== PASSAGE SHOWN

For my own company the figures for 1958 are as follows: The gain from operations, prior to the limitation on dividends, was approximately $5,200,000 and our investment income was $6,800,000. We were forced to pay a tax based on $6,550,000-since we were allowed to claim only the arbitrary $250,000 of the negative. The additional tax on the $1,350,000 disallowed, at the rate of 52 percent is $702,000. The rate of tax on the gain from operations becomes 66 percent rather than 52 percent.

This is a matter which will arise again and again—no legislation can be deemed permanent in nature which has such a gross inequity to policyholders.

Fourth, one of the principal functions of life insurance companies' activities is lending money. In that respect we are similar to banks, small loan companies, and others. However, these latter companies have the right to deduct bad loan losses from ordinary income. There is no provision in the present law according us similar treatment. Normally these losses are of a long-term nature. Our only normal recourse is to offset them against long term gains, if any such gains exist. My company has been active in financing small companies with the consequent assumption of higher risk. Unless we are granted equal treatment in this respect it will tend to inhibit our willingness, and undoubtedly other insurance companies, to finance such companies in the future.

Fifth, the matter of the full deduction of the interest from taxexempt securities received detailed examination in the hearings before the Senate Finance Committee. The law as enacted contains the following:

SEC. 804 (a) (6). EXCEPTION.-If it is established in any case that the application of the definition of taxable investment income contained in paragraph (2) results in the imposition of tax on

(A) any interest, which under section 103 is excluded from gross income, (B) any amount of interest which under section 242 (as modified by paragraph (3)) is allowable as a deduction, or

(C) any amount of dividends received which under sections 243, 244, and 245 (as modified by paragraph (5)) is allowable as a deduction, adjustment shall be made to the extent necessary to prevent such imposition. This subsection was included after the hearings were completed. In applying the tax law to my own company it was found that certain ambiguities exist. Under some interpretations such as in form 1120L (1958) it appears that tax-exempt income is in fact taxed. This arises from the fact that the existence of tax-exempt income produces a higher tax on taxable income. It was the intent of Congress to preserve the status of tax-exempt income. The law needs to be clarified on this point.

====
== DATA SEGMENT

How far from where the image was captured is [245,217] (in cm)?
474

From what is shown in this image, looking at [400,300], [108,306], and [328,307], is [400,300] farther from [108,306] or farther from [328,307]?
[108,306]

====

- **TASKS TO CARRY OUT**:
1. Reproduce the testimony on life insurance taxation starting at "Fourth, one of" and ending after "in the future.", substituting "uncollectible loan losses" for "bad loan losses".
2. In the testimony on life insurance taxation, what effective tax rate on the company's 1958 gain from operations is given instead of 52 percent?

- **EXPECTED RESULTS**:
1.
Fourth, one of the principal functions of life insurance companies' activities is lending money. In that respect we are similar to banks, small loan companies, and others. However, these latter companies have the right to deduct uncollectible loan losses from ordinary income. There is no provision in the present law according us similar treatment. Normally these losses are of a long-term nature. Our only normal recourse is to offset them against long term gains, if any such gains exist. My company has been active in financing small companies with the consequent assumption of higher risk. Unless we are granted equal treatment in this respect it will tend to inhibit our willingness, and undoubtedly other insurance companies, to finance such companies in the future.

2. 66 percent.